The Stanford Law Review‘s January 2010 issue includes Deep Secrecy, 62 Stan. L. Rev. 257 (2010), an article by recent Yale Law School grad David Pozen that proposes a new theoretical framework for understanding government secrets (pdf of article; earlier article draft on SSRN).
According to the Review’s abstract:
This Article offers a new way of thinking and talking about government secrecy. In the vast literature on the topic, little attention has been paid to the structure of government secrets, as distinct from their substance or function. Yet these secrets differ systematically depending on how many people know of their existence, what sorts of people know, how much they know, and how soon they know. When a small group of similarly situated officials conceals from outsiders the fact that it is concealing something, the result is a deep secret. When members of the general public understand they are being denied particular items of information, the result is a shallow secret. Every act of state secrecy can be located on a continuum ranging between these two poles.
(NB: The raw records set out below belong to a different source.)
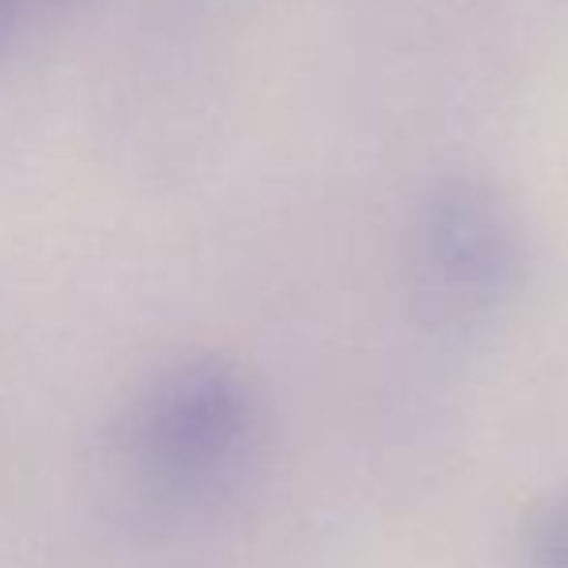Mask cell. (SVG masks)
Instances as JSON below:
<instances>
[{
  "label": "cell",
  "instance_id": "2",
  "mask_svg": "<svg viewBox=\"0 0 568 568\" xmlns=\"http://www.w3.org/2000/svg\"><path fill=\"white\" fill-rule=\"evenodd\" d=\"M437 260L456 286L476 298L507 294L515 278V252L499 221L479 202H453L437 221Z\"/></svg>",
  "mask_w": 568,
  "mask_h": 568
},
{
  "label": "cell",
  "instance_id": "1",
  "mask_svg": "<svg viewBox=\"0 0 568 568\" xmlns=\"http://www.w3.org/2000/svg\"><path fill=\"white\" fill-rule=\"evenodd\" d=\"M255 442V398L217 359H197L155 383L135 418V453L155 487L179 499L225 487Z\"/></svg>",
  "mask_w": 568,
  "mask_h": 568
},
{
  "label": "cell",
  "instance_id": "3",
  "mask_svg": "<svg viewBox=\"0 0 568 568\" xmlns=\"http://www.w3.org/2000/svg\"><path fill=\"white\" fill-rule=\"evenodd\" d=\"M530 557L538 568H568V495L554 499L530 523Z\"/></svg>",
  "mask_w": 568,
  "mask_h": 568
},
{
  "label": "cell",
  "instance_id": "4",
  "mask_svg": "<svg viewBox=\"0 0 568 568\" xmlns=\"http://www.w3.org/2000/svg\"><path fill=\"white\" fill-rule=\"evenodd\" d=\"M16 20H20V0H0V51H4L8 39H12Z\"/></svg>",
  "mask_w": 568,
  "mask_h": 568
}]
</instances>
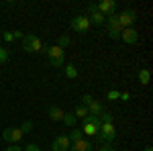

After tracing some of the existing constituional, structural, and theoretical analyses of government secrets, Pozen applies his new framework to point out that the deeper a secret, the smaller the group of people (and possibly dissenting views) available to deliberate about it. Pozen notes that government can still keep the substance of some government actions as “shallow secrets” while allowing additional debate and deliberation, concluding that:
Even among the subset of government secrets about which the public knows nothing . . . the comparative insularity of the deeper secrets can pose a special threat to good governance, to liberal democratic values, even to the Constitution. We cannot and should not seek to prevent the executive branch from keeping secrets. We can and should seek to have them kept as shallow as possible.
Along the way, Pozen evaluates a number of the secrets kept by the Bush administration, including many that are discussed elsewhere on this website. For Pozen’s take on the Pentagon Papers era, see p. 292 of the article where he describes the Vietnam and Watergate era as one of the first times in American history where scholars began to see the government’s asserted need for secrecy as implicating constitutional values.